On the last weekend in August, a new boat was launched into the waters of the Miles River. Ordinarily such an event would not attract much attention, but this boat, named Pintail was of a type not seen new in these waters for a very long time: a Hooper Island Draketail. Known by various names—Hooper Island Boat, Draketail, Dovetail or Ducktail—this distinctive Chesapeake workboat has a rounded fantail stern with a reverse rake.
The boats were light and narrow, and the chine followed the waterline throughout the length of the boat, creating a long, flat run aft. First noted around 1902, the design was most popular in the 1920s and 1930s. When powered by the relatively small engines available in that era, the draketails were fast and did not “squat” and slow down as did boats with the more traditional counter stern.

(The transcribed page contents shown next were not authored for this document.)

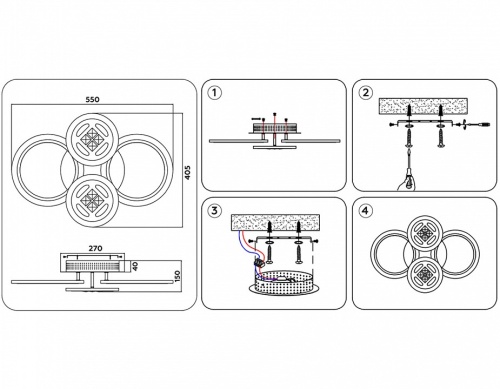 550
405
270
40
150
1
2
3
4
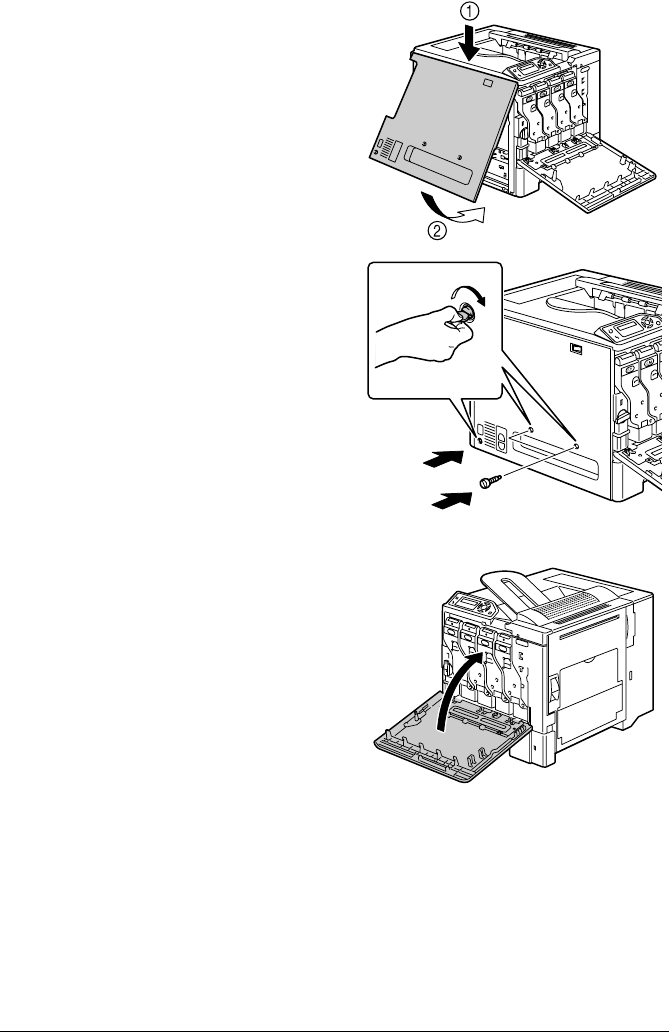 ①
②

Pintail was built at the Chesapeake Bay Maritime Museum (CBMM) in St. Michaels as a project of the museum’s Apprentice for a Day Program. Jenn Kuhn, the boatyard program manager at the museum, was the project supervisor for Pintail. Kuhn, a Maryland native from Emmetsburg, learned about wooden boat building while living in Seattle. She returned to Maryland to work at the museum when the recession started. She explains how the project came about.
“We started building the 25-foot draketail about a year and a half ago. Most weekends we worked on it. The Apprentice for a Day program has a crew of volunteers who pay a modest tuition to help us build a boat and to learn boatbuilding skills in the process. We had about 50 or so people work on the boat. Some people are really regulars; some come only once or twice and don’t come back. Most of that’s because they don’t live here and it’s too far away, or they’re only here for the weekend and they want something to do. That part of it’s been a really fun project.”

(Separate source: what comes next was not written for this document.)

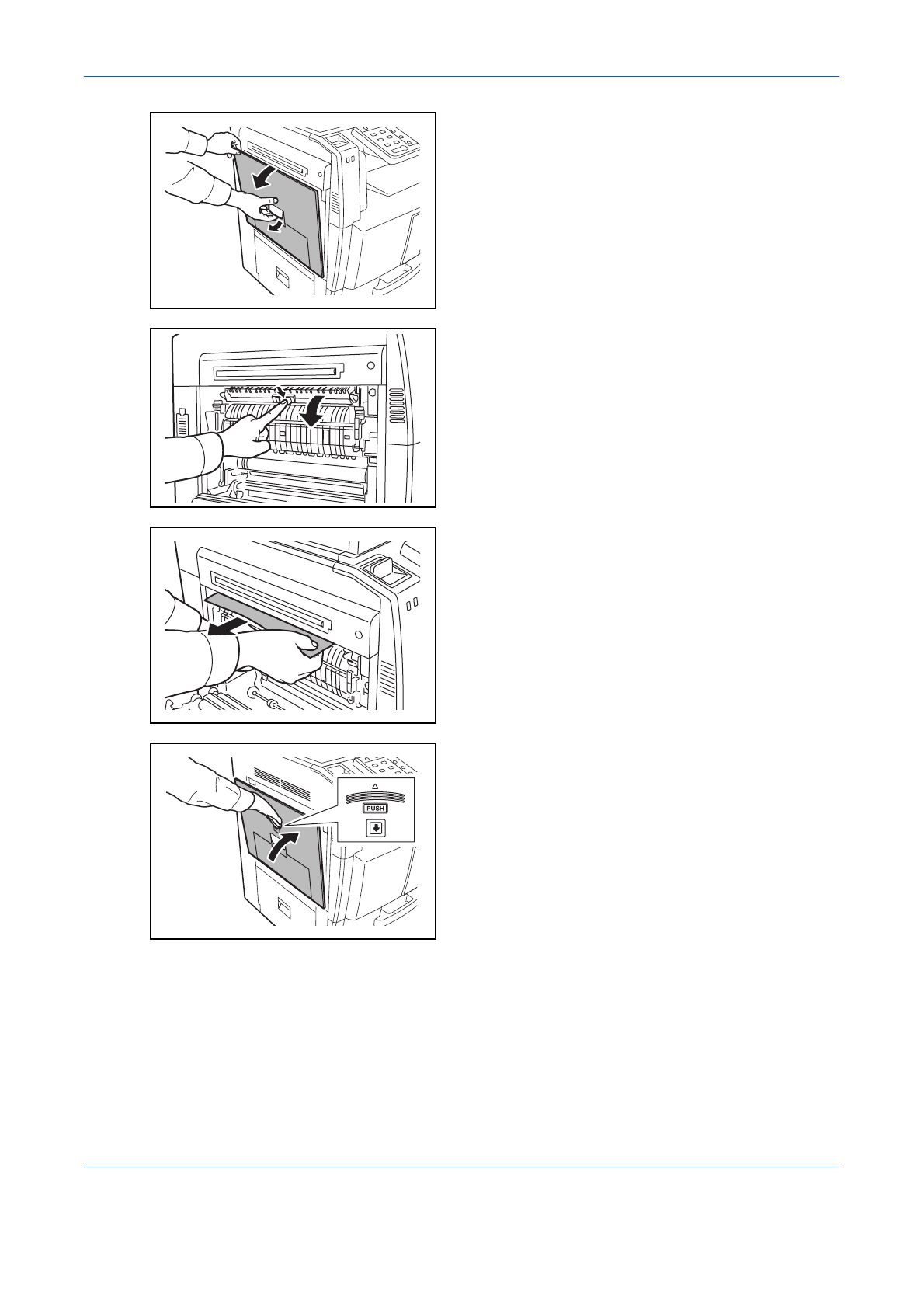 PUSH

I asked Kuhn why they chose a classic work boat to build. “The last five boats we’ve built in the program have been small sailing skiffs,” she explained. “My job is to keep it exciting and build interest in the program. Not everybody is into sailboats, so I don’t need to keep building them.” “We had an opportunity,” she continued. “We didn’t have a commission, so I checked into building a draketail because I love Martha and Dorothy Lee (draketail boats) that we have in our permanent collection. They are from the 1930s, so we used them as our model and scaled it down to 25 feet over all, four feet and a bit wide, and two foot draft.” Now that Pintail is complete, I asked Kuhn what her group’s next project will be. “We have a small restoration, and then we will be building a lap strake 11.5-foot dinghy.”

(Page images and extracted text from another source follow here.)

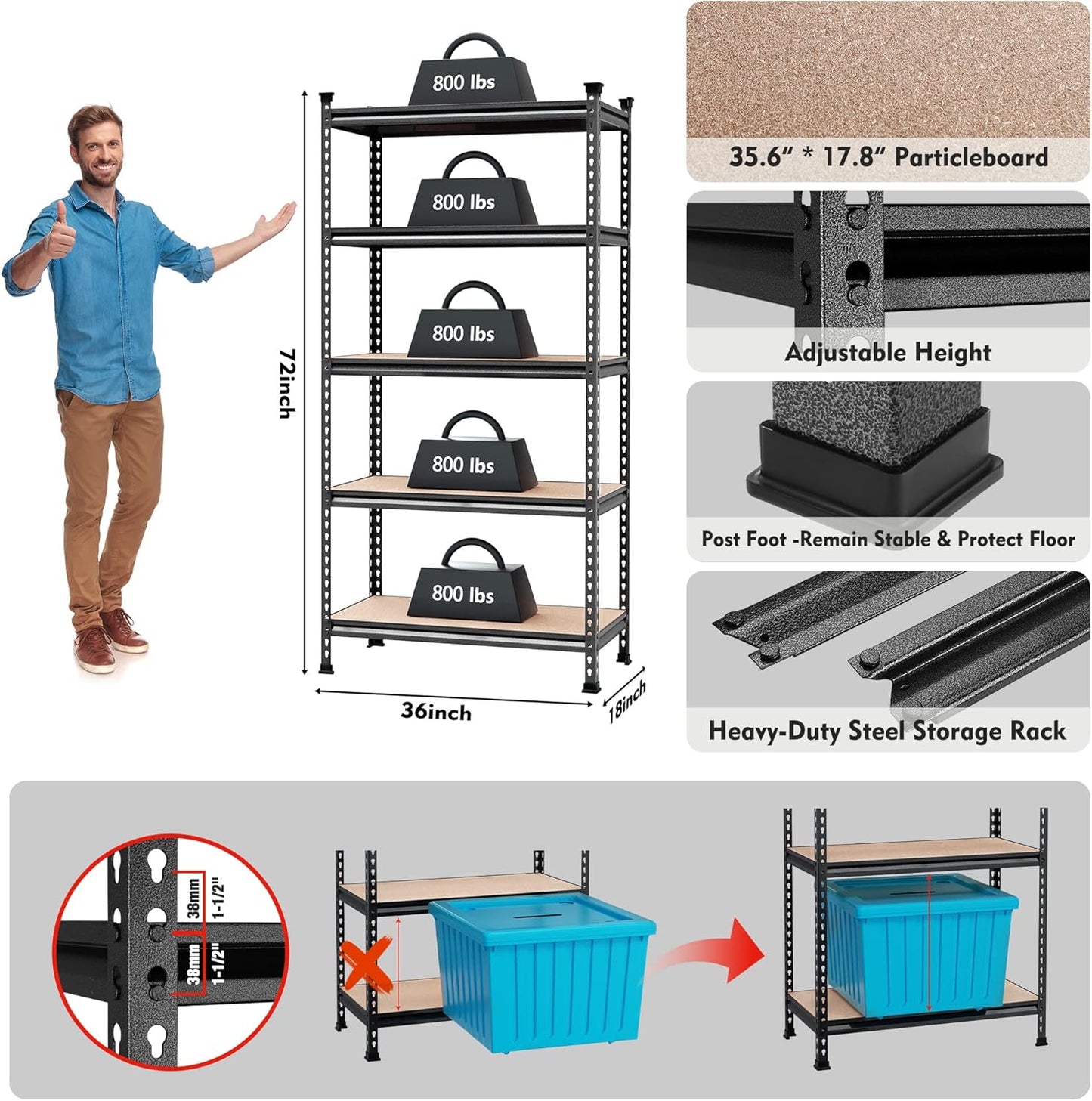 800 lbs

800 lbs

800 lbs

800 lbs

800 lbs

72inch

36inch

18inch

35.6" * 17.8" Particleboard

Adjustable Height

Post Foot -Remain Stable & Protect Floor

Heavy-Duty Steel Storage Rack

38mm

1-1/2"

38mm

1-1/2"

Pintail’s launching was attended with appropriate ceremony. Many of the program volunteers who built her and other museum supporters were welcomed to the event. Perched on the massive cradle of the museum’s heavy duty marine railway, the boat looked positively dainty as she awaited her baptism. After completing her remarks, Jenn popped the cork and poured champagne down Pintail’s stem, giving her a proper christening. As the railway cradle slowly lowered her into the water, a cannon was fired, the audience applauded, and Pintail took to the water like the thoroughbred she is. Make no mistake; while she may be a replica of a work boat, complete with steering stick and deck mounted tiller, Pintail is a small yacht. Her paint work is flawless, and her coaming, floor boards, and ceilings are varnished bright with at least six coats. This little bit of Chesapeake history is available for purchase for $32,000.